Required task: Can you copy all of the rows below word for word, leaving the pictures out?

____ Exercise data

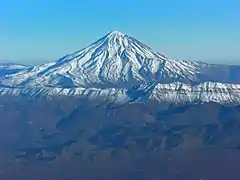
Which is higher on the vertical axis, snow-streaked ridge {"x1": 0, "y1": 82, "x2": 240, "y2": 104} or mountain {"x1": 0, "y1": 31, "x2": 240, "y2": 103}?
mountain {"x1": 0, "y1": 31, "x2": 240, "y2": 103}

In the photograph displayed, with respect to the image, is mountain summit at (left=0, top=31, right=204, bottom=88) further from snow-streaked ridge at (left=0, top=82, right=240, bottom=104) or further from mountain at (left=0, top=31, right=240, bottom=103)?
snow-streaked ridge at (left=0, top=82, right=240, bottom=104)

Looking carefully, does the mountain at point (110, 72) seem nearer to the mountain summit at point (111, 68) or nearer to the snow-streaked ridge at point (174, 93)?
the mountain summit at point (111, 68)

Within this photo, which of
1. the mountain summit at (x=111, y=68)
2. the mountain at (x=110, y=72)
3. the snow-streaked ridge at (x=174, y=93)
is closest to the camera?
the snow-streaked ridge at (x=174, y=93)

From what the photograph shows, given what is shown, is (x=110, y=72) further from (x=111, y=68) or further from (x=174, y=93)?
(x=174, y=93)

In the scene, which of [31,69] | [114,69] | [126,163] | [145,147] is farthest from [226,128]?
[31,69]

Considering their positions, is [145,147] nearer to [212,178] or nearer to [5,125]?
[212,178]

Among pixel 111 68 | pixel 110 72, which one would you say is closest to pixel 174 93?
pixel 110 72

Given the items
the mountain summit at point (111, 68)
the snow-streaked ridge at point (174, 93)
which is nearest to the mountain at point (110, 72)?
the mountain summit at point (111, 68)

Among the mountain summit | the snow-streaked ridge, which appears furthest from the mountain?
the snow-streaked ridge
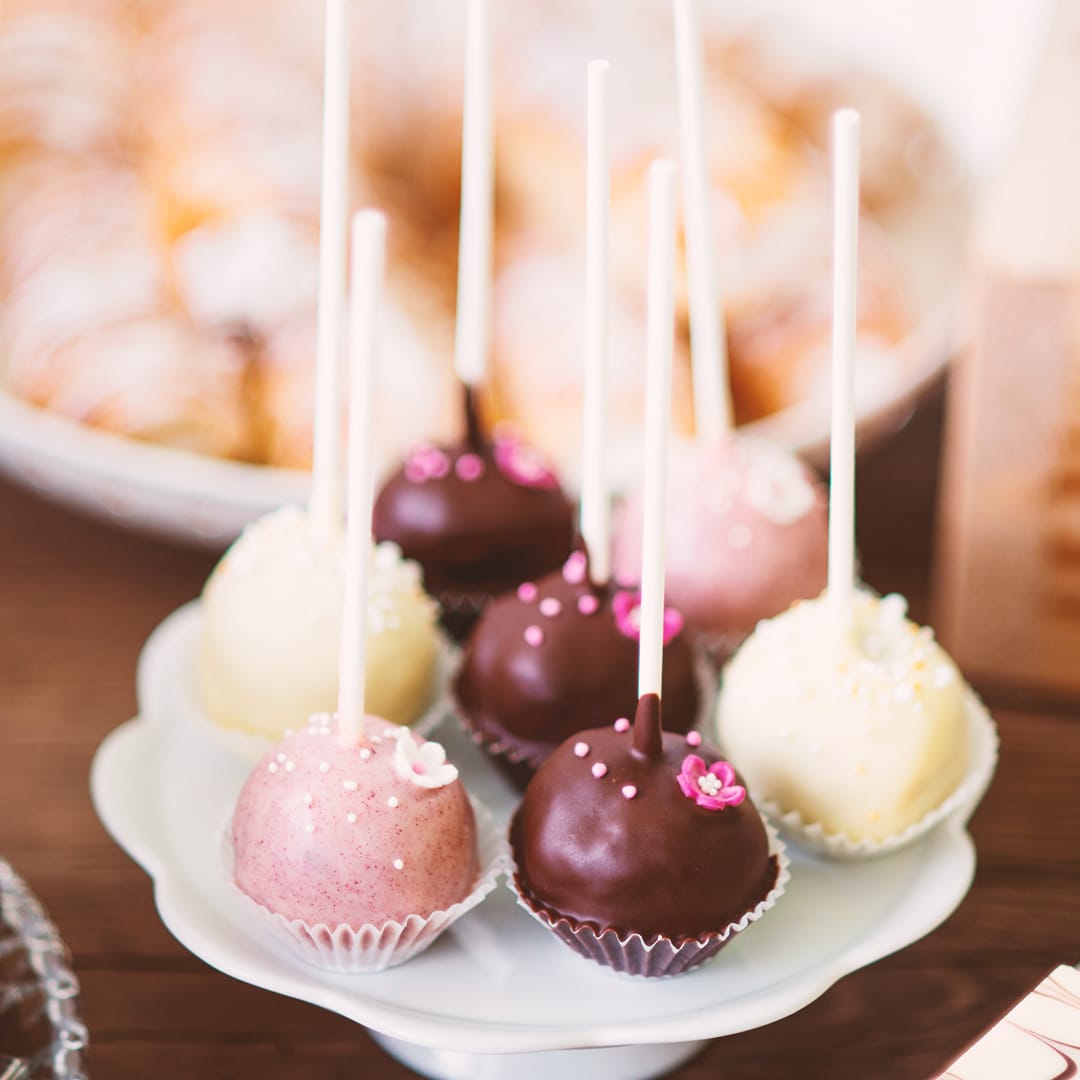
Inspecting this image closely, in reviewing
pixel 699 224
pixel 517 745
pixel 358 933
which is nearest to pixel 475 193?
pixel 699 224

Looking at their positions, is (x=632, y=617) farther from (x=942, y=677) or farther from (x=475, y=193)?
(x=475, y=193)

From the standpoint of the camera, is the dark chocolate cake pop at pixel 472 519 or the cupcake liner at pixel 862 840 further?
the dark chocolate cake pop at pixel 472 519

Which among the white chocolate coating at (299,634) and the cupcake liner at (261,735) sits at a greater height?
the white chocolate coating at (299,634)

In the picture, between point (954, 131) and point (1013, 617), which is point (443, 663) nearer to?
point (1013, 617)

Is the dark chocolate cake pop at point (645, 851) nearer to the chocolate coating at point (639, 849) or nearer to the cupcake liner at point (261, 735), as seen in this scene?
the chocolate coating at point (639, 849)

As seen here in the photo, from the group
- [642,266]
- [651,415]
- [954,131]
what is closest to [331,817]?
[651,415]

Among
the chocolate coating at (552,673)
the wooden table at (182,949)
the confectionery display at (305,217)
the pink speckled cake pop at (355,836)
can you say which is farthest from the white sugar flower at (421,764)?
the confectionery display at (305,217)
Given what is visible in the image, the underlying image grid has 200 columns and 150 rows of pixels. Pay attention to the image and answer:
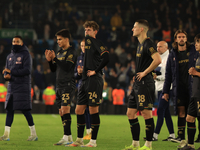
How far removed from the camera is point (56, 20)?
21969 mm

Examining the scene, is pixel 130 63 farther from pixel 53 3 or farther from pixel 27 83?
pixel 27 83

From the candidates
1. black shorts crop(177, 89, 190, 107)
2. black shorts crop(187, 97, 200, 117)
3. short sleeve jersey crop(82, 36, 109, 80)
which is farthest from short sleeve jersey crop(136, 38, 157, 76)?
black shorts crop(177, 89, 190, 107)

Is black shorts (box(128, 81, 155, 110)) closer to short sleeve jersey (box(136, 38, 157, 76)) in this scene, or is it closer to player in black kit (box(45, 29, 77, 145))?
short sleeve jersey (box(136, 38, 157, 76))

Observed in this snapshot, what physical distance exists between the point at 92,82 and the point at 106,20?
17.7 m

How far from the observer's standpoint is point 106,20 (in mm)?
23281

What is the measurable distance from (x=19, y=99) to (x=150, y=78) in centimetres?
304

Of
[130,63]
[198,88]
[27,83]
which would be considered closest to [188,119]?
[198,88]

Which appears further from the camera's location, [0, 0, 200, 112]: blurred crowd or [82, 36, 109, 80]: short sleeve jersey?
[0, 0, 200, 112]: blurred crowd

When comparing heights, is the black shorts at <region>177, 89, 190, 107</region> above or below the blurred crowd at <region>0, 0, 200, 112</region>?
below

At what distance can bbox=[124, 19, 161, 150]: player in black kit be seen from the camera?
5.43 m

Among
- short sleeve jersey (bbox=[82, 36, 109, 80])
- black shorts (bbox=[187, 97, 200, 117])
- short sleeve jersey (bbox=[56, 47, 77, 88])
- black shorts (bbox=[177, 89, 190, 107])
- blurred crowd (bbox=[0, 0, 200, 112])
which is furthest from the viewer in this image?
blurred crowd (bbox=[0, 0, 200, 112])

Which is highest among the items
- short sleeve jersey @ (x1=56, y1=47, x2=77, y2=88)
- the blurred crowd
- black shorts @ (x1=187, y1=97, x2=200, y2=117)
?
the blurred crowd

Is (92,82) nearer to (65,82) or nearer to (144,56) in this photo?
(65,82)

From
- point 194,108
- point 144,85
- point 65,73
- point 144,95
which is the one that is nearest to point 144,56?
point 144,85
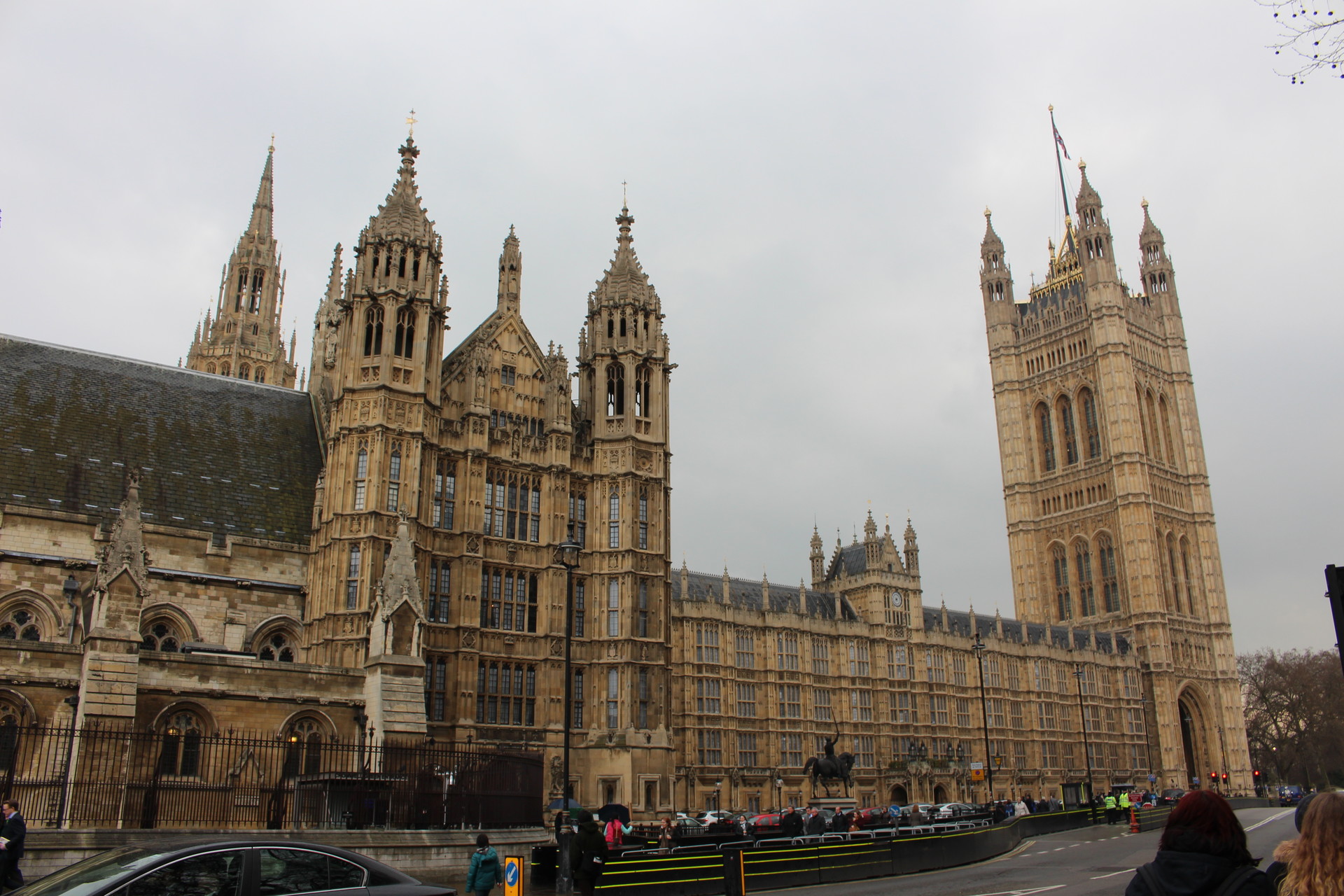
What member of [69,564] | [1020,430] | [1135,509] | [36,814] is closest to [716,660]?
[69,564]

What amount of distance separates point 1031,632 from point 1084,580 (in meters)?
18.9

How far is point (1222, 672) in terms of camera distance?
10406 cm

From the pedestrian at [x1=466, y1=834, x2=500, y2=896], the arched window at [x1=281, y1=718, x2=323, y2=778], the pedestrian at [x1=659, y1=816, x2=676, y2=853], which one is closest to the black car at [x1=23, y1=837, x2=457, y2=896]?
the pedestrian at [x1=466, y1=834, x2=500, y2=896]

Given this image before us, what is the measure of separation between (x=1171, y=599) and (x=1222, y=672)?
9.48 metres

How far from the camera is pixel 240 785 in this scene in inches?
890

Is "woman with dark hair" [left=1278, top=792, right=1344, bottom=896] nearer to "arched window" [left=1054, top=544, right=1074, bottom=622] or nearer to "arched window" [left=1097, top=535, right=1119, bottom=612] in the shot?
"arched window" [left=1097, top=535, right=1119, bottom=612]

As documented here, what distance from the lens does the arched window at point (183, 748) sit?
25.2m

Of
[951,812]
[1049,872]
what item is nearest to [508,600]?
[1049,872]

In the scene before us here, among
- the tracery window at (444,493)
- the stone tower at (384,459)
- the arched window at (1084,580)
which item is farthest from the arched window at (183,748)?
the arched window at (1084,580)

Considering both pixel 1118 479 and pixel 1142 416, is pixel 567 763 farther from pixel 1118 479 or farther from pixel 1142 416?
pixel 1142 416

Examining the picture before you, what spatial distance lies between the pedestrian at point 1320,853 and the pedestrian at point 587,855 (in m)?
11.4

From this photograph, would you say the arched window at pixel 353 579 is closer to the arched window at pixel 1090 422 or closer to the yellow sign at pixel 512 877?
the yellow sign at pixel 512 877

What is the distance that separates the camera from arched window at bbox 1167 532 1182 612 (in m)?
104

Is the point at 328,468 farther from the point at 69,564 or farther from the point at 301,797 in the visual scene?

________

Result:
Which is higher on the vertical axis, snow-streaked ridge {"x1": 0, "y1": 82, "x2": 240, "y2": 104} or mountain {"x1": 0, "y1": 31, "x2": 240, "y2": 103}?
mountain {"x1": 0, "y1": 31, "x2": 240, "y2": 103}

In the photograph displayed, with respect to the image, is mountain summit at (left=0, top=31, right=204, bottom=88) further from snow-streaked ridge at (left=0, top=82, right=240, bottom=104) or further from mountain at (left=0, top=31, right=240, bottom=103)?
snow-streaked ridge at (left=0, top=82, right=240, bottom=104)

Looking carefully, does the mountain at point (110, 72) seem nearer to the mountain summit at point (111, 68) or nearer to the snow-streaked ridge at point (174, 93)?
the mountain summit at point (111, 68)

Within this photo, which of
1. the mountain summit at (x=111, y=68)
2. the mountain at (x=110, y=72)
3. the snow-streaked ridge at (x=174, y=93)
is closest to the camera?
the snow-streaked ridge at (x=174, y=93)

From what the photograph shows, given what is shown, is (x=110, y=72) further from (x=111, y=68) or further from (x=174, y=93)?
(x=174, y=93)

In the scene, which of [31,69] | [114,69] | [126,163] | [145,147] is farthest from [226,128]?
[31,69]

Considering their positions, is [145,147] nearer to [212,178] or nearer to [5,125]?
[212,178]

Among pixel 111 68 | pixel 110 72, which one would you say is closest to pixel 174 93?
pixel 110 72

Given the items
the mountain summit at point (111, 68)
the snow-streaked ridge at point (174, 93)
which is nearest to the mountain at point (110, 72)?
the mountain summit at point (111, 68)

Among the mountain summit | the snow-streaked ridge, which appears furthest from the mountain?
the snow-streaked ridge
Inspecting this image closely, in reviewing
pixel 699 224
pixel 517 745
pixel 358 933
which is nearest to pixel 475 193?
pixel 699 224

Looking at their positions, is (x=632, y=617) farther from (x=942, y=677) or farther from (x=475, y=193)?
(x=475, y=193)

From the standpoint of the camera, is the dark chocolate cake pop at pixel 472 519 or the cupcake liner at pixel 862 840 further?
the dark chocolate cake pop at pixel 472 519

Which among the white chocolate coating at (299,634) and the cupcake liner at (261,735) sits at a greater height?
the white chocolate coating at (299,634)

In the picture, between point (954, 131) and point (1013, 617), which is point (443, 663) nearer to?
point (1013, 617)

Is the dark chocolate cake pop at point (645, 851) nearer to the chocolate coating at point (639, 849) or nearer to the cupcake liner at point (261, 735), as seen in this scene?
the chocolate coating at point (639, 849)

As seen here in the photo, from the group
- [642,266]
- [651,415]
- [954,131]
what is closest to [331,817]?
[651,415]

Among
the chocolate coating at (552,673)
the wooden table at (182,949)
the confectionery display at (305,217)
the pink speckled cake pop at (355,836)
can you say which is farthest from the white sugar flower at (421,764)?
the confectionery display at (305,217)
Given what is visible in the image, the underlying image grid has 200 columns and 150 rows of pixels. Pay attention to the image and answer:
How far removed from the camera is point (56, 20)?
21969 mm

Examining the scene, is pixel 130 63 farther from pixel 53 3 or farther from pixel 27 83?
pixel 27 83

From the candidates
1. black shorts crop(177, 89, 190, 107)
2. black shorts crop(187, 97, 200, 117)
3. short sleeve jersey crop(82, 36, 109, 80)
which is farthest from short sleeve jersey crop(136, 38, 157, 76)?
black shorts crop(177, 89, 190, 107)

Is black shorts (box(128, 81, 155, 110)) closer to short sleeve jersey (box(136, 38, 157, 76)) in this scene, or is it closer to player in black kit (box(45, 29, 77, 145))?
short sleeve jersey (box(136, 38, 157, 76))

Observed in this snapshot, what physical distance exists between the point at 92,82 and the point at 106,20?
17.7 m

How far from the observer's standpoint is point 106,20 (in mm)?
23281

What is the measurable distance from (x=19, y=99) to (x=150, y=78) in centimetres?
304

Of
[130,63]
[198,88]
[27,83]
which would be considered closest to [188,119]?
[198,88]

Which appears further from the camera's location, [0, 0, 200, 112]: blurred crowd or [82, 36, 109, 80]: short sleeve jersey?
[0, 0, 200, 112]: blurred crowd

When comparing heights, is the black shorts at <region>177, 89, 190, 107</region> above or below the blurred crowd at <region>0, 0, 200, 112</region>?
below

At what distance can bbox=[124, 19, 161, 150]: player in black kit be seen from the camera?
5.43 m

Among
- short sleeve jersey (bbox=[82, 36, 109, 80])
- black shorts (bbox=[187, 97, 200, 117])
- short sleeve jersey (bbox=[56, 47, 77, 88])
- black shorts (bbox=[177, 89, 190, 107])
- blurred crowd (bbox=[0, 0, 200, 112])
which is furthest from the viewer in this image?
blurred crowd (bbox=[0, 0, 200, 112])

Which is highest among the items
- short sleeve jersey @ (x1=56, y1=47, x2=77, y2=88)
- the blurred crowd
- black shorts @ (x1=187, y1=97, x2=200, y2=117)
?
the blurred crowd

Is (92,82) nearer to (65,82) or nearer to (144,56) in this photo?
(65,82)

From
- point 194,108
- point 144,85
- point 65,73
- point 144,95
which is the one that is nearest to point 144,56?
point 144,85
What member of [69,564] | [1020,430] | [1135,509] | [36,814] is closest to [716,660]?
[69,564]

What amount of distance separates point 1031,632 from point 1084,580 (in meters)?
18.9

How far is point (1222, 672) in terms of camera distance?
10406 cm

From the pedestrian at [x1=466, y1=834, x2=500, y2=896], the arched window at [x1=281, y1=718, x2=323, y2=778], the pedestrian at [x1=659, y1=816, x2=676, y2=853], which one is closest to the black car at [x1=23, y1=837, x2=457, y2=896]?
the pedestrian at [x1=466, y1=834, x2=500, y2=896]

Given this image before us, what is the measure of separation between (x=1171, y=599) and (x=1222, y=672)?
9.48 metres

How far from the camera is pixel 240 785 in this scene in inches?
890

Is "woman with dark hair" [left=1278, top=792, right=1344, bottom=896] nearer to "arched window" [left=1054, top=544, right=1074, bottom=622] or nearer to "arched window" [left=1097, top=535, right=1119, bottom=612] in the shot?
"arched window" [left=1097, top=535, right=1119, bottom=612]

As documented here, what distance from the lens does the arched window at point (183, 748) sit?
25.2m

Of
[951,812]
[1049,872]
what item is nearest to [508,600]?
[1049,872]

In the scene before us here, among
- the tracery window at (444,493)
- the stone tower at (384,459)
- the arched window at (1084,580)
which item is farthest from the arched window at (183,748)?
the arched window at (1084,580)

Considering both pixel 1118 479 and pixel 1142 416, is pixel 567 763 farther from pixel 1118 479 or farther from pixel 1142 416?
pixel 1142 416

Examining the picture before you, what spatial distance lies between the pedestrian at point 1320,853 and the pedestrian at point 587,855 (in m)?
11.4

From this photograph, would you say the arched window at pixel 353 579 is closer to the arched window at pixel 1090 422 or closer to the yellow sign at pixel 512 877?
the yellow sign at pixel 512 877

What is the distance that separates the camera from arched window at bbox 1167 532 1182 612 (in m)?
104

Is the point at 328,468 farther from the point at 69,564 or farther from the point at 301,797 in the visual scene?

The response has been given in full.